## [PROBLEM DETAILS]
The entire listing that follows must be repeated exactly, pictures excluded.

▼▼▼

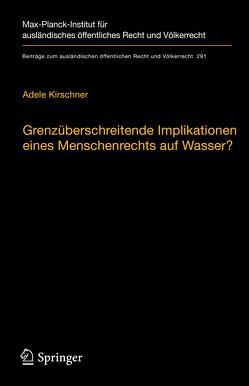 Grenzüberschreitende Implikationen eines Menschenrechts auf Wasser? von Kirschner,  Adele
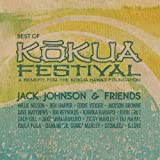 Jack Johnson and Friends - Best of Kokua Festival (2012) (Album) by Jack Johnson
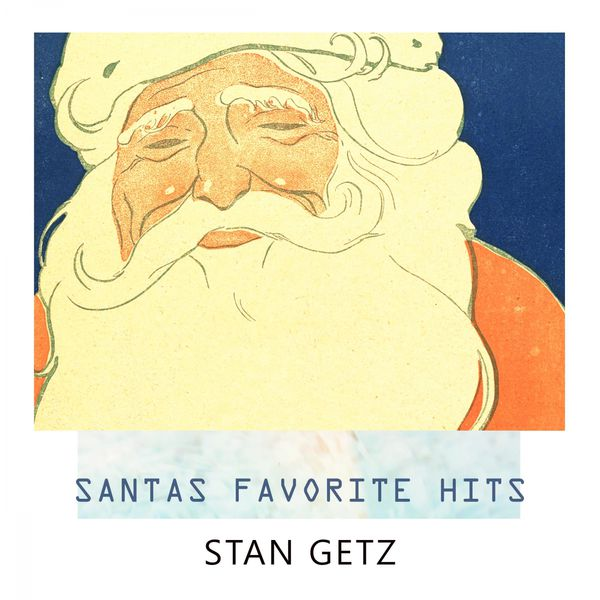 Stan Getz - Santas Favorite Hits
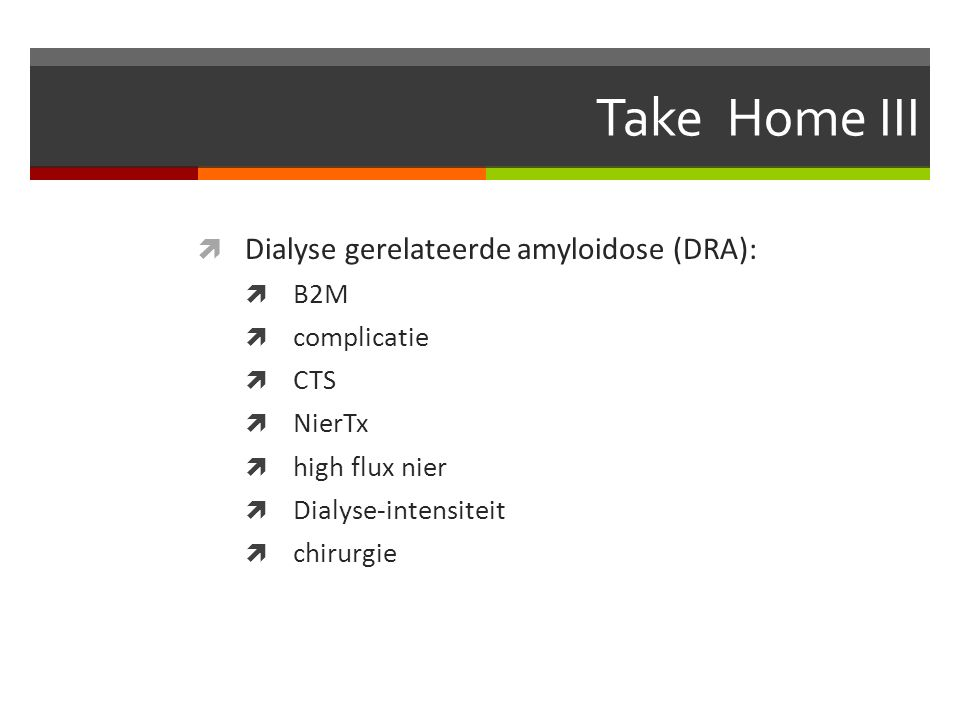  Dialyse gerelateerde amyloidose (DRA):  B2M  complicatie  CTS  NierTx  high flux nier  Dialyse-intensiteit  chirurgie Take Home III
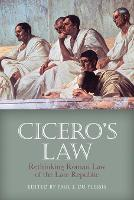 Cicero's Law: Rethinking Roman Law of...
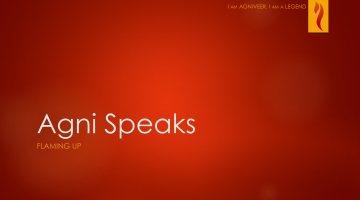 Agni Speaks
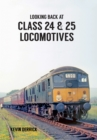 Looking Back At Class 24 & 25 Locomotives - Book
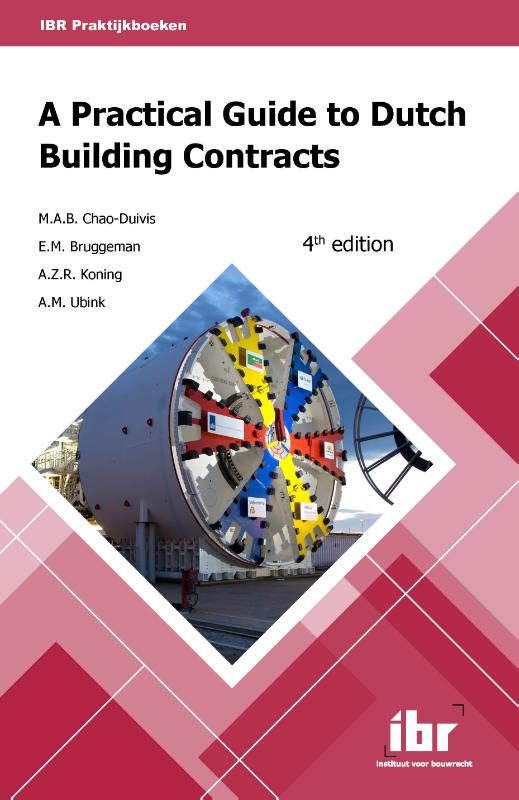 Cover A practical guide to Dutch building contracts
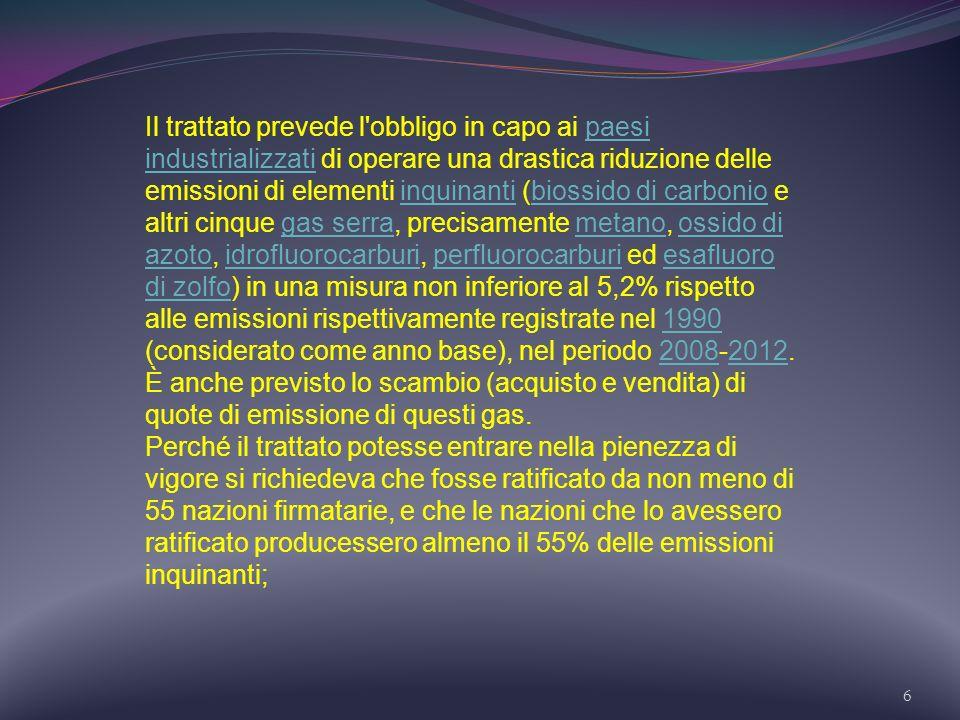6 Il trattato prevede l'obbligo in capo ai paesi industrializzati di operare una drastica riduzione delle emissioni di elementi inquinanti (biossido d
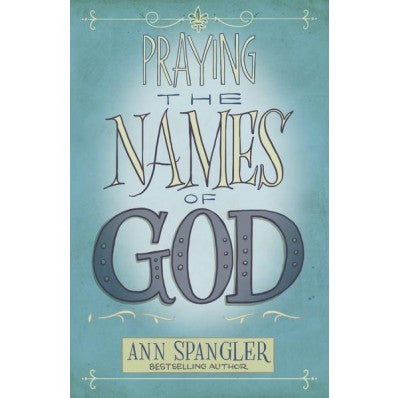 ROCKONLINE | New Creation Church | NCC | Joseph Prince | ROCK Bookshop | ROCK Bookstore | Star Vista | Praying The Names Of God | Ann Spangler | Free delivery for Singapore Orders above $50.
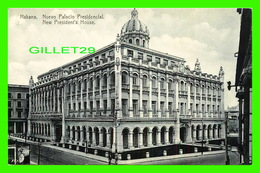 HAVANA, CUBA - NUEVO PALACIO PRESIDENCIAL - NEW PRESIDENT'S HOUSE - EDICION JORDI - - Cuba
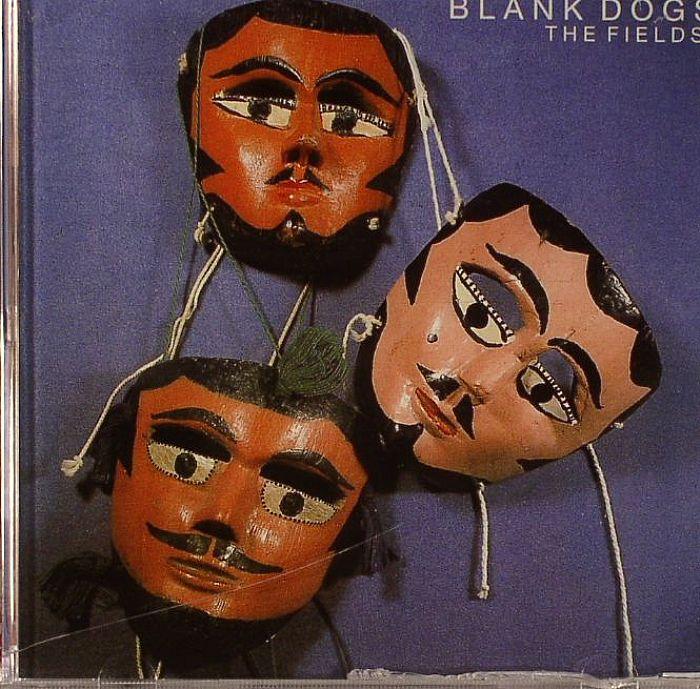 BLANK DOGS - The Fields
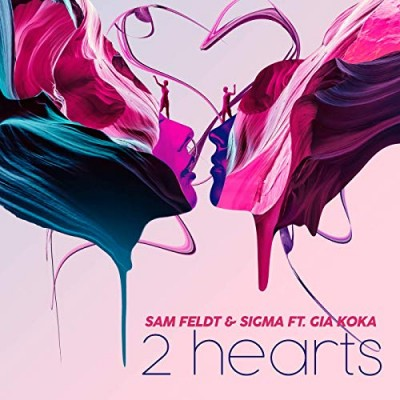 2 Hearts (ft. Gia Koka) - Sam Feldt & Sigma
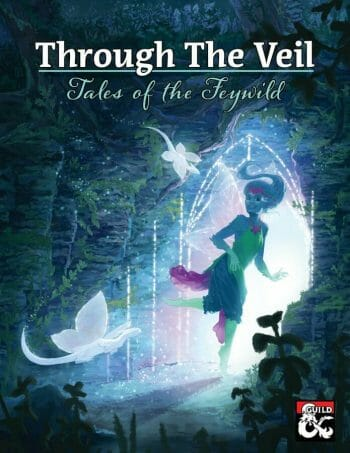 Through the Veil: Tales of the Feywild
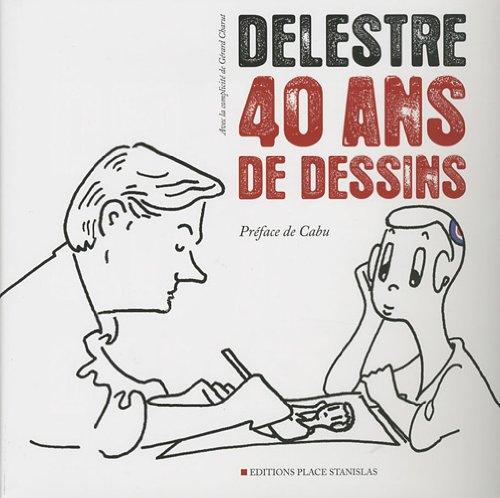 9782355780370: Delestre, 40 ans de dessins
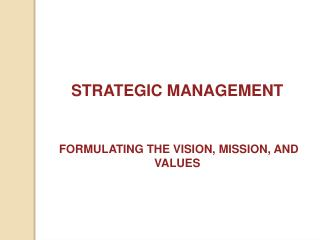 STRATEGIC MANAGEMENT  FORMULATING THE VISION, MISSION, AND VALUES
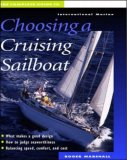 The Complete Guide to Choosing a Cruising Sailboat the Complete Guide to Choosing a Cruising Sailboat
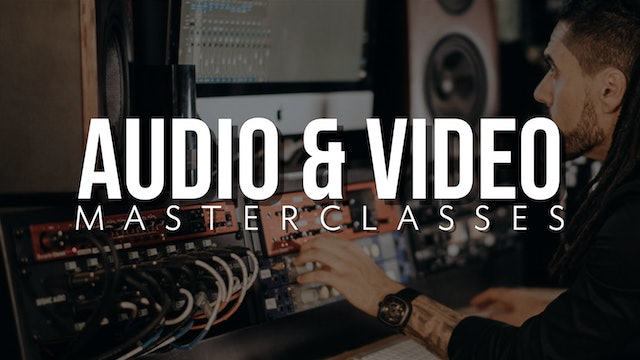Audio & Video Masterclasses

▲▲▲

## [WRITTEN ANSWER]
 Grenzüberschreitende Implikationen eines Menschenrechts auf Wasser? von Kirschner,  Adele
 Jack Johnson and Friends - Best of Kokua Festival (2012) (Album) by Jack Johnson
 Stan Getz - Santas Favorite Hits
  Dialyse gerelateerde amyloidose (DRA):  B2M  complicatie  CTS  NierTx  high flux nier  Dialyse-intensiteit  chirurgie Take Home III
 Cicero's Law: Rethinking Roman Law of...
 Agni Speaks
 Looking Back At Class 24 & 25 Locomotives - Book
 Cover A practical guide to Dutch building contracts
6 Il trattato prevede l'obbligo in capo ai paesi industrializzati di operare una drastica riduzione delle emissioni di elementi inquinanti (biossido d
 ROCKONLINE | New Creation Church | NCC | Joseph Prince | ROCK Bookshop | ROCK Bookstore | Star Vista | Praying The Names Of God | Ann Spangler | Free delivery for Singapore Orders above $50.
 HAVANA, CUBA - NUEVO PALACIO PRESIDENCIAL - NEW PRESIDENT'S HOUSE - EDICION JORDI - - Cuba
 BLANK DOGS - The Fields
 2 Hearts (ft. Gia Koka) - Sam Feldt & Sigma
 Through the Veil: Tales of the Feywild
 9782355780370: Delestre, 40 ans de dessins
 STRATEGIC MANAGEMENT  FORMULATING THE VISION, MISSION, AND VALUES
 The Complete Guide to Choosing a Cruising Sailboat the Complete Guide to Choosing a Cruising Sailboat
Audio & Video Masterclasses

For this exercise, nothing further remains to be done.